**OBJECTIVE:**
Locate the line that contains "At what distance from the camera". Copy it and every following line through the end of the records, exactly, and include nothing else.

══ PROVIDED RECORDS ══

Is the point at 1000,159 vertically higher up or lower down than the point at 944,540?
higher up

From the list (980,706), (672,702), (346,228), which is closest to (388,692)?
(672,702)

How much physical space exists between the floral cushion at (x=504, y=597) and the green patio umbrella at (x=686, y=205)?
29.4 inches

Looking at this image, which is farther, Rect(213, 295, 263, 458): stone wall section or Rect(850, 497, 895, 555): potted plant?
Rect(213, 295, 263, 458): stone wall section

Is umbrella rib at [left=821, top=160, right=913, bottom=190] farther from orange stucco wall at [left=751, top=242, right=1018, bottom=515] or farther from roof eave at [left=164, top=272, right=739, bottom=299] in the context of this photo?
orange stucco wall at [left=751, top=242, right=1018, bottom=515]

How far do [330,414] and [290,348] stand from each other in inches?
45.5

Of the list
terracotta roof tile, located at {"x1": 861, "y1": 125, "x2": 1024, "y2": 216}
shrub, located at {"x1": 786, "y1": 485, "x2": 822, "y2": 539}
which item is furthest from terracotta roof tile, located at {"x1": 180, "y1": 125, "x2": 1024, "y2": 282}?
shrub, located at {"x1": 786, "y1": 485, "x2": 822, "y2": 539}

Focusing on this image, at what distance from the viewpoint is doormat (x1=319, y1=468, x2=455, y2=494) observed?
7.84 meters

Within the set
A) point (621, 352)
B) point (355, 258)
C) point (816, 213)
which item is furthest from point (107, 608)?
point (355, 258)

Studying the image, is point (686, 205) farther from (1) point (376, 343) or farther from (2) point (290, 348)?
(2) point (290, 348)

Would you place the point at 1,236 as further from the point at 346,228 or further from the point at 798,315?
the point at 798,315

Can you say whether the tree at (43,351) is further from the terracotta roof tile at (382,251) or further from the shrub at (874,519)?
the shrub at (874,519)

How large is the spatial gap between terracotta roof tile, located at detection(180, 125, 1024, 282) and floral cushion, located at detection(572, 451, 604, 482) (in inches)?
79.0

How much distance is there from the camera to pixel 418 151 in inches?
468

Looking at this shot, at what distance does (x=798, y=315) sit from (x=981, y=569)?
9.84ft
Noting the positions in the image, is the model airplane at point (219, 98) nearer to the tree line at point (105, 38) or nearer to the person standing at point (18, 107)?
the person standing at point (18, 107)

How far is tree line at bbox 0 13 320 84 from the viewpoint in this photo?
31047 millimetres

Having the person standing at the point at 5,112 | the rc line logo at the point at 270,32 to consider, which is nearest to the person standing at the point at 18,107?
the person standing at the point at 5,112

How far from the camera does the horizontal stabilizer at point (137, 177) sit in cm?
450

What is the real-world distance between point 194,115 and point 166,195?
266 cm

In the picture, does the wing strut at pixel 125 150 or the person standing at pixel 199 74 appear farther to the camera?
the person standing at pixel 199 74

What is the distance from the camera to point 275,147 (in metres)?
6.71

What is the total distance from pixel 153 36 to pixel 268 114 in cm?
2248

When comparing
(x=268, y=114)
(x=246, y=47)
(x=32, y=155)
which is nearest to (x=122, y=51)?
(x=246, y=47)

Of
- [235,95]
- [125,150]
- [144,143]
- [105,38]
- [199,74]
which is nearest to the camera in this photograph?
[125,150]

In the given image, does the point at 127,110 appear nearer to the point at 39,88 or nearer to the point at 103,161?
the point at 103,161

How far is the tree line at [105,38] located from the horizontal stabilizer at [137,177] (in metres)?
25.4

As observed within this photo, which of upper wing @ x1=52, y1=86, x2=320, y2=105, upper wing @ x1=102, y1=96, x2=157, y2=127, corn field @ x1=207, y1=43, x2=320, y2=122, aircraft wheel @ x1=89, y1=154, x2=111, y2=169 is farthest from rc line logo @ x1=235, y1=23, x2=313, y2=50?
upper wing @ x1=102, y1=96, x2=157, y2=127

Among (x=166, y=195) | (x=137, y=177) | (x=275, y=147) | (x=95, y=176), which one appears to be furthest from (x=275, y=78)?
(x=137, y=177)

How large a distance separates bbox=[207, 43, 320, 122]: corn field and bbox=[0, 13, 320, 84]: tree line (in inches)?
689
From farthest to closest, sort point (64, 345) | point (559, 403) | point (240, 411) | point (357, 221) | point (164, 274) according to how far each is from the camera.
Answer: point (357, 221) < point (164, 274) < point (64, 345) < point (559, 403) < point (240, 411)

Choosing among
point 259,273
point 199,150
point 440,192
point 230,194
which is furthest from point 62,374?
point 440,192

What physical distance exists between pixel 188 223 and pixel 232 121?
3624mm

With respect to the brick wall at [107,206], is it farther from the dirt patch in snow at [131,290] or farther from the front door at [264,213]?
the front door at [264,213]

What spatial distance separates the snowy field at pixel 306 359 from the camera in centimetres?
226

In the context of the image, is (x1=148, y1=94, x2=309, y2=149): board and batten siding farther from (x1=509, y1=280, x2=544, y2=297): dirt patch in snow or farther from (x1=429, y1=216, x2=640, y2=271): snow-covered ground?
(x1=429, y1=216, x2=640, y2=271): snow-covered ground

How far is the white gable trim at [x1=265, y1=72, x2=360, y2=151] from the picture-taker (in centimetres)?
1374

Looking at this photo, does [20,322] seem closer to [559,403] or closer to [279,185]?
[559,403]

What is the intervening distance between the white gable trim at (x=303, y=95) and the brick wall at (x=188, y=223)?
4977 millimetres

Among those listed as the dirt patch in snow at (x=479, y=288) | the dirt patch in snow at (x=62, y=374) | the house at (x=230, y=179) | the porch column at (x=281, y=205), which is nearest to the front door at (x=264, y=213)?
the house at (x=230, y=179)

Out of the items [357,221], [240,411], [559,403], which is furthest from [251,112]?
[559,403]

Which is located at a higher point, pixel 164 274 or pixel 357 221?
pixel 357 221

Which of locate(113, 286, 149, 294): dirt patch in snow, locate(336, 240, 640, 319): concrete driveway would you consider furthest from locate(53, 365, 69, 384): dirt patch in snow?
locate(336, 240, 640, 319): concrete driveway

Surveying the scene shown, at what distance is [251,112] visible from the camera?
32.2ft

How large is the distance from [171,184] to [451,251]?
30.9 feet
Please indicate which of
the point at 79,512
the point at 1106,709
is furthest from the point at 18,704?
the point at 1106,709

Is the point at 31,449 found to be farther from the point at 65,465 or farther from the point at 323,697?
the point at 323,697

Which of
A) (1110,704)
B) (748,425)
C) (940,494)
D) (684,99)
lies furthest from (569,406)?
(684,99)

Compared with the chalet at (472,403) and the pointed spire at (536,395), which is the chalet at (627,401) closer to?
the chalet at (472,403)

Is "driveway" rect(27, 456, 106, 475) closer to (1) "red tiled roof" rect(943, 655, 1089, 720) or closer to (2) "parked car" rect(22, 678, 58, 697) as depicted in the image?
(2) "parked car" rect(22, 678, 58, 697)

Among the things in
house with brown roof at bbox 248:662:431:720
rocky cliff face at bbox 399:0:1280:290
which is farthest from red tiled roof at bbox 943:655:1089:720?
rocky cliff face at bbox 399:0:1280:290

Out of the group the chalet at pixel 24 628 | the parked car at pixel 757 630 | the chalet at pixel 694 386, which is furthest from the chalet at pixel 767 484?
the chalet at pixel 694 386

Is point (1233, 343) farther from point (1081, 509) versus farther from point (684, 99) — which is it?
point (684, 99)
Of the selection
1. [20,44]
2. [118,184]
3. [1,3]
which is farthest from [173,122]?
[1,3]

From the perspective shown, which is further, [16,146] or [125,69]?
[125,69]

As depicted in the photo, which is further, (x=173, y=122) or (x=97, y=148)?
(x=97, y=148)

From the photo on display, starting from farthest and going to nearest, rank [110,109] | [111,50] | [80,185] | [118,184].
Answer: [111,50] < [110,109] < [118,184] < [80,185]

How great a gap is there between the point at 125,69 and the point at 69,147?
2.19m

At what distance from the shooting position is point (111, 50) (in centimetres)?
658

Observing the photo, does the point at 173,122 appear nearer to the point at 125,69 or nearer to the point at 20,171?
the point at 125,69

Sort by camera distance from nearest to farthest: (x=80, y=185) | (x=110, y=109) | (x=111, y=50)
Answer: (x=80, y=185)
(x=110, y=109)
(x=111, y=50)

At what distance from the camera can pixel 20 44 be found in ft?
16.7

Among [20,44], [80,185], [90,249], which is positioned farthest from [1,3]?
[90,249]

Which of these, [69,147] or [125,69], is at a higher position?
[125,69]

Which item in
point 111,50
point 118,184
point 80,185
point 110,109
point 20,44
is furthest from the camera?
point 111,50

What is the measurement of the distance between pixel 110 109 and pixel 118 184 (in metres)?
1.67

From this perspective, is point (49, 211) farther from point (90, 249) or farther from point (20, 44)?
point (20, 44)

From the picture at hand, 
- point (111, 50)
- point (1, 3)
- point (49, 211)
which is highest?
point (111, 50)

═══

**EXERCISE ANSWER:**
At what distance from the camera can pixel 20 44 be found in ft?
16.7

Among [20,44], [80,185], [90,249], which is positioned farthest from [1,3]?
[90,249]

Which of these, [69,147] or [125,69], is at a higher position?
[125,69]

Which item in
point 111,50
point 118,184
point 80,185
point 110,109
point 20,44
is furthest from the camera?
point 111,50

What is the measurement of the distance between pixel 110 109 and pixel 118 184 (in metres)?
1.67

From this perspective, is point (49, 211) farther from point (90, 249) or farther from point (20, 44)?
point (20, 44)

From the picture at hand, 
- point (111, 50)
- point (1, 3)
- point (49, 211)
which is highest?
point (111, 50)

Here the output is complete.